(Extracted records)

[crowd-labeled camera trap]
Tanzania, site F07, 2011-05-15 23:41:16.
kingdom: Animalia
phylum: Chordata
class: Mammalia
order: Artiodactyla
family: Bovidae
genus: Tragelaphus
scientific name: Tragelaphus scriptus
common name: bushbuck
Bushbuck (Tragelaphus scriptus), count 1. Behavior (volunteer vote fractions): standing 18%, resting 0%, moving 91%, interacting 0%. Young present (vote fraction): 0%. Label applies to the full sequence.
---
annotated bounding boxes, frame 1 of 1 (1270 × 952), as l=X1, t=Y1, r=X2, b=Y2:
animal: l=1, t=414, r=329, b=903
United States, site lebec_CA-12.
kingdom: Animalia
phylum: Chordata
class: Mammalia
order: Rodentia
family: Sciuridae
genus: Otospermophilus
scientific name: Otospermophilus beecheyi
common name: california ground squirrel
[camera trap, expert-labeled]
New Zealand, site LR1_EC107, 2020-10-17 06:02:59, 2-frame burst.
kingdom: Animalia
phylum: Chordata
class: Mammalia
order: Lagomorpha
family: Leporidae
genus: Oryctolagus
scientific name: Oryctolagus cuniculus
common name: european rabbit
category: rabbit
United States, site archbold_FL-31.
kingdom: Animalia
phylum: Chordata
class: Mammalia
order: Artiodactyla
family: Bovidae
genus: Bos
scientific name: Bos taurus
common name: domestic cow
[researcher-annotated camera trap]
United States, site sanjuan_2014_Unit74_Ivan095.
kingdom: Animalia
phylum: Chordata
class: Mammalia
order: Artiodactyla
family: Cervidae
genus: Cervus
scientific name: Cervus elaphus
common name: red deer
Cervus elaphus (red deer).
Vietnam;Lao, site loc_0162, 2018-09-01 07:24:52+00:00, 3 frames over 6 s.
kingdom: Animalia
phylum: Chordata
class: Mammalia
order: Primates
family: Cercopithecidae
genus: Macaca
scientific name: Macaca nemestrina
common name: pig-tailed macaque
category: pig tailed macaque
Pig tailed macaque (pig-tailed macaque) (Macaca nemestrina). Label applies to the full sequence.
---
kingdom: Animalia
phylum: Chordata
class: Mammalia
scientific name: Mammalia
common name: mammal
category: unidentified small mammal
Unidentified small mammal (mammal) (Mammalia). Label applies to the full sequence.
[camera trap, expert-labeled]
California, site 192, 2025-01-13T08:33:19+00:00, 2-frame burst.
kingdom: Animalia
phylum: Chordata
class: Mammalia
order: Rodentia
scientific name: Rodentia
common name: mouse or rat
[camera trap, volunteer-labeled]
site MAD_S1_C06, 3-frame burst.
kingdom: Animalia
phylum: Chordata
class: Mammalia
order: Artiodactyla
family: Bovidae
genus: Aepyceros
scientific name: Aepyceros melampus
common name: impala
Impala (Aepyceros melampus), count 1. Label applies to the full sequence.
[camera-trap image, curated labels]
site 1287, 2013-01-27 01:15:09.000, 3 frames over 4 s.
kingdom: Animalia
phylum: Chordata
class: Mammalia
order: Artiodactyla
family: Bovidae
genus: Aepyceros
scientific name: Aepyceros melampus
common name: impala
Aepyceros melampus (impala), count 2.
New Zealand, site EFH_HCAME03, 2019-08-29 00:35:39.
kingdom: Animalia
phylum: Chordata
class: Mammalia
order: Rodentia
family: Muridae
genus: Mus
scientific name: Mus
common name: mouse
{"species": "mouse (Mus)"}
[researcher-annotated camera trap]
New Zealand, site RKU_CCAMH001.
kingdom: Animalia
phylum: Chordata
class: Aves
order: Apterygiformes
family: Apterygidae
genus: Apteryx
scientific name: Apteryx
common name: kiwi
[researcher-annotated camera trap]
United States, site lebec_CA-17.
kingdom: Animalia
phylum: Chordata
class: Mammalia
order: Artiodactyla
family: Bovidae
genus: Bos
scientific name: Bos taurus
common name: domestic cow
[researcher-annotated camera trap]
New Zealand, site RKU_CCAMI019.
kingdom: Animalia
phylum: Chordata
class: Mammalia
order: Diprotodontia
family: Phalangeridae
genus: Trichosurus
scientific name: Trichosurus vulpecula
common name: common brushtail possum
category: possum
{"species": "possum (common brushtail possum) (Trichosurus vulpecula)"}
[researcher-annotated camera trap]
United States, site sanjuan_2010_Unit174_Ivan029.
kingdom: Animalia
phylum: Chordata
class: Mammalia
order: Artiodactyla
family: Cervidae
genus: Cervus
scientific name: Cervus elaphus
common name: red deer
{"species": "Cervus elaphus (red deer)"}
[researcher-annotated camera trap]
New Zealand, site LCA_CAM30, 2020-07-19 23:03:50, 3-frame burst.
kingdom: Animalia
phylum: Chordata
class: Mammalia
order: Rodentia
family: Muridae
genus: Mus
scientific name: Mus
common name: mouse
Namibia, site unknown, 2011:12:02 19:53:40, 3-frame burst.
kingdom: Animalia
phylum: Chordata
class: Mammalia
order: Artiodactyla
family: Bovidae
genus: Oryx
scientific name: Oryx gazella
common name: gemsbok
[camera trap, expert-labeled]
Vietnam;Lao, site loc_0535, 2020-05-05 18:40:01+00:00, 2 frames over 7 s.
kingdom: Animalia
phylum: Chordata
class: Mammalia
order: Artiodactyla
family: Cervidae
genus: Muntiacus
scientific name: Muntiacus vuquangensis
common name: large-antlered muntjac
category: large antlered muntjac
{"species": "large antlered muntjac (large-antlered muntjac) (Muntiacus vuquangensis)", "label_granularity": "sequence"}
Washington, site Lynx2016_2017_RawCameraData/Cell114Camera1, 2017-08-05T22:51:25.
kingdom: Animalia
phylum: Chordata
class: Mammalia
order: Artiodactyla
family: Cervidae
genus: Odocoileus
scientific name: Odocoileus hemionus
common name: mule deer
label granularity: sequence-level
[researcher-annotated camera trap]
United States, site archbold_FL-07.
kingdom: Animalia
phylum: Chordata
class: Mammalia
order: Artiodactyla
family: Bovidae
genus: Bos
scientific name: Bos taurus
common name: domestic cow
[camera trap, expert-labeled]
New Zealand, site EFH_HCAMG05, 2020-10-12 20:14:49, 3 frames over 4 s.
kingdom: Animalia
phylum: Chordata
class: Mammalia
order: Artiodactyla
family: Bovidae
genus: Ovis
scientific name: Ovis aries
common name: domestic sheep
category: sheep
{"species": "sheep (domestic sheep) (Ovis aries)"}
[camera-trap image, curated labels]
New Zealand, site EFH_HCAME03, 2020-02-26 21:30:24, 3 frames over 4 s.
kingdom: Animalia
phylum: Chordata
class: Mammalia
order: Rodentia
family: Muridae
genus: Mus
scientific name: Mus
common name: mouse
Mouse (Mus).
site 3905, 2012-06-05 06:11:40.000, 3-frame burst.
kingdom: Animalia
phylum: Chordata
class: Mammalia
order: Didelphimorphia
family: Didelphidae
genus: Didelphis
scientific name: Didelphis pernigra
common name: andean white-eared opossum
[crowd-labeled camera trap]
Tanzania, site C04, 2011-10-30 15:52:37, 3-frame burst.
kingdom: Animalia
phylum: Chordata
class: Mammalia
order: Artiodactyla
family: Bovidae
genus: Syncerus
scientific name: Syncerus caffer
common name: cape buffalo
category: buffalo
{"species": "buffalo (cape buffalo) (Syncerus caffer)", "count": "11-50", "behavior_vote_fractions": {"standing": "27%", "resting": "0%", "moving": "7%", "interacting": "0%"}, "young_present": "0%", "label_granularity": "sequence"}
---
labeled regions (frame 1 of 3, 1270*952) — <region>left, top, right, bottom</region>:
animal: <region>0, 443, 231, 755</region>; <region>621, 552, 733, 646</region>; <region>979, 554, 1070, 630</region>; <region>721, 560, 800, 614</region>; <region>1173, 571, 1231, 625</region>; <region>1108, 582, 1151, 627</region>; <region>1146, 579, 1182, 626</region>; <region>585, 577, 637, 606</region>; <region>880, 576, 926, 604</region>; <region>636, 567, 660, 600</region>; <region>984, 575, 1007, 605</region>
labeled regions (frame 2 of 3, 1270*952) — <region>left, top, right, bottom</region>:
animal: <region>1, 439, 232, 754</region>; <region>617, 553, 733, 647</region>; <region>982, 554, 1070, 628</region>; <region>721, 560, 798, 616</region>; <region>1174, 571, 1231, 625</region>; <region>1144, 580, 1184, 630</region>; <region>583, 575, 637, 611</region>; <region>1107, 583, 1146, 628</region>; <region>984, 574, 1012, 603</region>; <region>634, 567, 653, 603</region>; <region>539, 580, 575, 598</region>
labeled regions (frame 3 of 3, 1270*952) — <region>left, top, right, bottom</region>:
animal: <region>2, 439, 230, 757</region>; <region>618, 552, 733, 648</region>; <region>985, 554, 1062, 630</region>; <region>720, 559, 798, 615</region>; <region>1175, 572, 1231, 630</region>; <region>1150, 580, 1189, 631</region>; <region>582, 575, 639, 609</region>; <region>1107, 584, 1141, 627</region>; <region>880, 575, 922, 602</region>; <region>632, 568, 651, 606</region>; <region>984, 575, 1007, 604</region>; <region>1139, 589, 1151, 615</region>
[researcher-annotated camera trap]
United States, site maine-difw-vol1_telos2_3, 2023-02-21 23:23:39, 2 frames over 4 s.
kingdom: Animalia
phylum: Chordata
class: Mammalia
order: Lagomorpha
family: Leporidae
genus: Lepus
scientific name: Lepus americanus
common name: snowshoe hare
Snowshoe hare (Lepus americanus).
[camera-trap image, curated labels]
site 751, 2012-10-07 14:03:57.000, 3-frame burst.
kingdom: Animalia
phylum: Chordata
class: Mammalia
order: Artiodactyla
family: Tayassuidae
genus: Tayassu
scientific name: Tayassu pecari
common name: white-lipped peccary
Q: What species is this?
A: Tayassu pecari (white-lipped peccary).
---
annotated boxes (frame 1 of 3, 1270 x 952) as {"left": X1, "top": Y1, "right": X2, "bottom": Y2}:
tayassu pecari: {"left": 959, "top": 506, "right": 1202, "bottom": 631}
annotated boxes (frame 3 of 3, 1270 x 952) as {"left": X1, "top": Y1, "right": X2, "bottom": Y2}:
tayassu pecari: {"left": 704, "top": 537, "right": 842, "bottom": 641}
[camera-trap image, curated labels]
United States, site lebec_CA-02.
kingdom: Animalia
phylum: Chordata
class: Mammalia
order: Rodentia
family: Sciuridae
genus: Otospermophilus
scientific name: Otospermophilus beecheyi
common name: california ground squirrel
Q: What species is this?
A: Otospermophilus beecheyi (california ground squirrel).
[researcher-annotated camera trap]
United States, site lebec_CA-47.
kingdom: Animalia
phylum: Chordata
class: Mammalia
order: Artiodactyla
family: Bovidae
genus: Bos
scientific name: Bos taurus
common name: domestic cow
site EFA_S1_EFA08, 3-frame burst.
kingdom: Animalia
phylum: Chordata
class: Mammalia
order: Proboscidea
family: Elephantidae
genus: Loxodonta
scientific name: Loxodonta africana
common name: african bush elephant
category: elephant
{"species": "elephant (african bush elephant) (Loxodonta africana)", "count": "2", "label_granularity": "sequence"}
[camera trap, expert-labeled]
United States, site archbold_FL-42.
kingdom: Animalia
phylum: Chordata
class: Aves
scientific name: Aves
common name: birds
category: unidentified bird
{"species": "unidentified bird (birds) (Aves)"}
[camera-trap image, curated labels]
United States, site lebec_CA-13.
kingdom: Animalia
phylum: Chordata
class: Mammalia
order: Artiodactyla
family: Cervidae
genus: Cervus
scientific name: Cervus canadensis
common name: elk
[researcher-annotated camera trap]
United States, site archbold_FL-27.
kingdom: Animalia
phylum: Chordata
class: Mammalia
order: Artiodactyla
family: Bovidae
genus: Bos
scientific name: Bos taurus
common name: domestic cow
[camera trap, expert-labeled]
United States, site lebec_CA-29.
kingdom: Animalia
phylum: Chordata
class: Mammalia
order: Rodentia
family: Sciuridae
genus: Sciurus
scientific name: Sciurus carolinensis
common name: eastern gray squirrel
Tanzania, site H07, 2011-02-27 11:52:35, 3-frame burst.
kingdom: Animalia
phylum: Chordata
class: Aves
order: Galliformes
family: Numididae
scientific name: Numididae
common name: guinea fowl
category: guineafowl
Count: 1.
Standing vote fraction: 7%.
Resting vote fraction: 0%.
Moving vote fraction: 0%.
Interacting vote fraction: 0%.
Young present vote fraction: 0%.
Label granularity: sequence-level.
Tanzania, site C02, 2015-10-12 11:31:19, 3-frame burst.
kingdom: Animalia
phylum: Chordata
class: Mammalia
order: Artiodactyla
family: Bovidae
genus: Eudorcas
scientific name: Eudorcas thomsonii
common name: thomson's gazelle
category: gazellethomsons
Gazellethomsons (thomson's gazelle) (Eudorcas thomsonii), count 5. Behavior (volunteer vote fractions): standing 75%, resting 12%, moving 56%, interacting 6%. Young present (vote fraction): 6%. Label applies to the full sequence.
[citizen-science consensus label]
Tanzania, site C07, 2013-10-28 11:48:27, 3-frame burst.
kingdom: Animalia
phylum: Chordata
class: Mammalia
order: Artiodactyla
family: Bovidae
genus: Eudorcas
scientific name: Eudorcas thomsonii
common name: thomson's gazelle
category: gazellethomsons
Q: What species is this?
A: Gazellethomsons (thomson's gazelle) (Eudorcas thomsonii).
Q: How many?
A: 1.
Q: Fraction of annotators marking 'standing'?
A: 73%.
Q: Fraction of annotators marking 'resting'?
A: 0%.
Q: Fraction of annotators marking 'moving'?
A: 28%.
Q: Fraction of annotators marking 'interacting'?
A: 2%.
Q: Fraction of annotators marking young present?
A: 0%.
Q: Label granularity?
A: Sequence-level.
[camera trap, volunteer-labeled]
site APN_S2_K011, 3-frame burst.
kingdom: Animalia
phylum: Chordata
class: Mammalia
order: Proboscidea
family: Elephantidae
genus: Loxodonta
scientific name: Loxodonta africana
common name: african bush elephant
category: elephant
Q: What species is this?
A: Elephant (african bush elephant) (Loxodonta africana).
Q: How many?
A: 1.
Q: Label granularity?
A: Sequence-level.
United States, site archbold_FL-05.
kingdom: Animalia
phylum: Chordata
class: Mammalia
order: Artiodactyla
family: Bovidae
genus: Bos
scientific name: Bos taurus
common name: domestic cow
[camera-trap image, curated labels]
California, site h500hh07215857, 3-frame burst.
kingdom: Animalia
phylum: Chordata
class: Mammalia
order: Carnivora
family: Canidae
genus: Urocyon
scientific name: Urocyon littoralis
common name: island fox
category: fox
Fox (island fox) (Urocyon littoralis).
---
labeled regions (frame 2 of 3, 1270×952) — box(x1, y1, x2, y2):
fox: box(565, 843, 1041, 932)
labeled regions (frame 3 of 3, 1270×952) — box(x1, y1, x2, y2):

ASSIGNMENT: In the reply, include exactly the lines from the beginning of the entries above through the line holding "scientific name: Tragelaphus scriptus", and nothing besides.

TASK SOLUTION:
[crowd-labeled camera trap]
Tanzania, site F07, 2011-05-15 23:41:16.
kingdom: Animalia
phylum: Chordata
class: Mammalia
order: Artiodactyla
family: Bovidae
genus: Tragelaphus
scientific name: Tragelaphus scriptus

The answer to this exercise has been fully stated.